Berawal dari ditanya-tanyai, Yulia akhirnya ditawari terlibat langsung dalam penelitian jenis ikan yang sering disangka ular atau belut itu. Pucuk di cinta, belakangan Yulia malah bisa mengambil master dan doktor lewat proyek itu. Sejak perkenalannya itu, Yulia rajin mengikuti sidat. Dia menangkap di alam dan mengikuti siklus hidupnya. "Kalau larvanya ada di laut, ya nangkap di laut. Juvenile-nya di muara, saya pergi dan nangkap di sana. Yellow eel-nya (sidat muda) ada di sungai, danau, dan rawa, saya pergi ke sana," urainya panjang lebar.

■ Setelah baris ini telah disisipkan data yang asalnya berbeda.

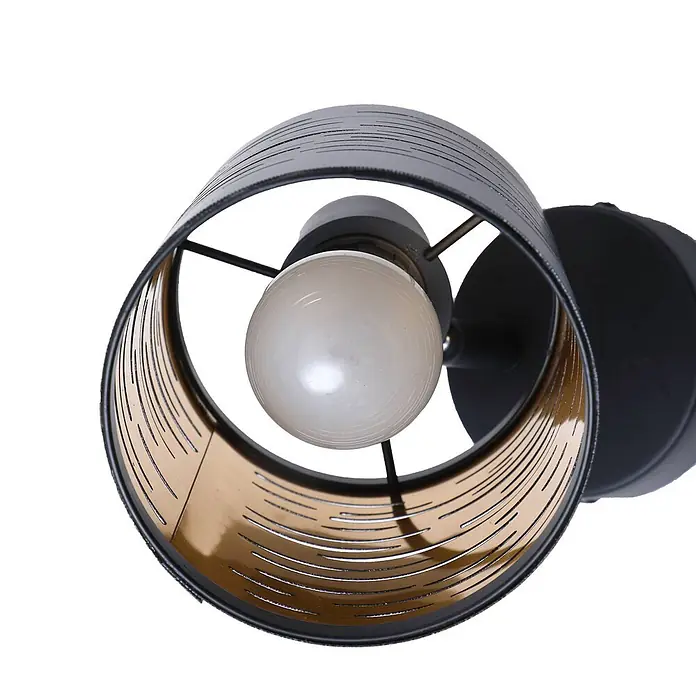 Lindby Wandleuchte Iolyn - schwarz, E14 - Schwarze zylindrische Wandleuchte mit perforiertem Schirm, goldener Innenseite und weißer Glühbirne.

Sekali sesar, metode transeknya mampu menjala hingga ribuan ekor. Dari jumlah itu, dia mengoleksi seratusan saja. Sisanya dilepas kembali. Langkah selanjutnya adalah identifikasi dan konfirmasi spesies. Pendekatan penghitungan tulang dengan teknik pewarnaan diperbantukan untuk upaya itu. Lepas dari pengamatan morfologi, Yulia juga melangkah lebih jauh kepada uji genetik lewat pemotongan fragmen-fragmen DNA. Dari situ saja, sebenarnya dia sudah bisa menelusuri perbedaan spesies. Tapi, ternyata, banyak didapatkannya potongan-potongan baru berisi kode yang belum pernah dilaporkan. "Ini berpeluang spesies baru," katanya.

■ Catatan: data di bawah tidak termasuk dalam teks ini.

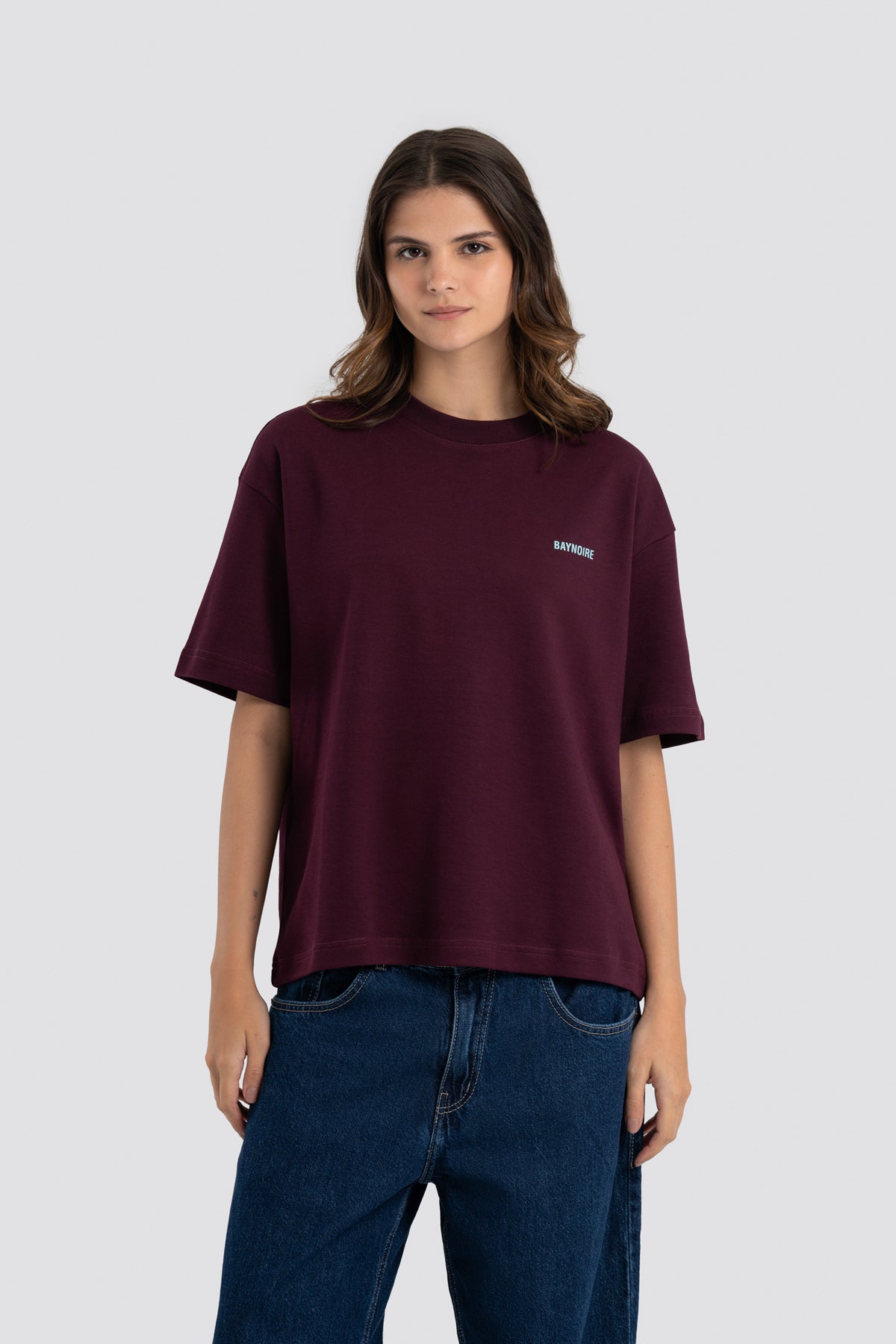 Person wearing a maroon t-shirt with a small white logo on a light gray background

Kode-kode itu sebenarnya bisa dipastikannya lewat uji lanjutan, sequencing. Setengah bersedih, Yulia harus menerima kenyataan bahwa uji itu belum bisa dilakukannya karena lebih mahal ketimbang sebatas pemotongan fragmen DNA. Meski begitu, Yulia mengatakan sudah banyak hasil penelitiannya yang bisa disimpulkan tentang sidat Indonesia. Banyak pula publikasi yang sudah dibuat dan dimuat dalam jurnal ilmiah internasional. "Sayang, di Indonesia tidak banyak yang tertarik," katanya.
Bukan tanpa alasan Yulia mengeluh. Harga makanan olahannya yang mahal (seporsi kabayaki--makanan olahan dari sidat di Jepang—hampir Rp 400 ribu) mendorong terus berlangsungnya eksploitasi besar-besaran sidat di luar perairan tropis. Padahal, katanya lagi, negara sekaliber Jepang belum berhasil mengembangkan teknik pembiakannya. Di laboratorium, larva sidat hanya bertahan tiga hari, lalu mati. "Otomatis stok benih sidat di alam akan terancam, dan mereka mereka mulai mencarinya ke perairan tropis," kata Yulia. Dan kita di sini (tropis) bisa tidak menyadarinya sama sekali.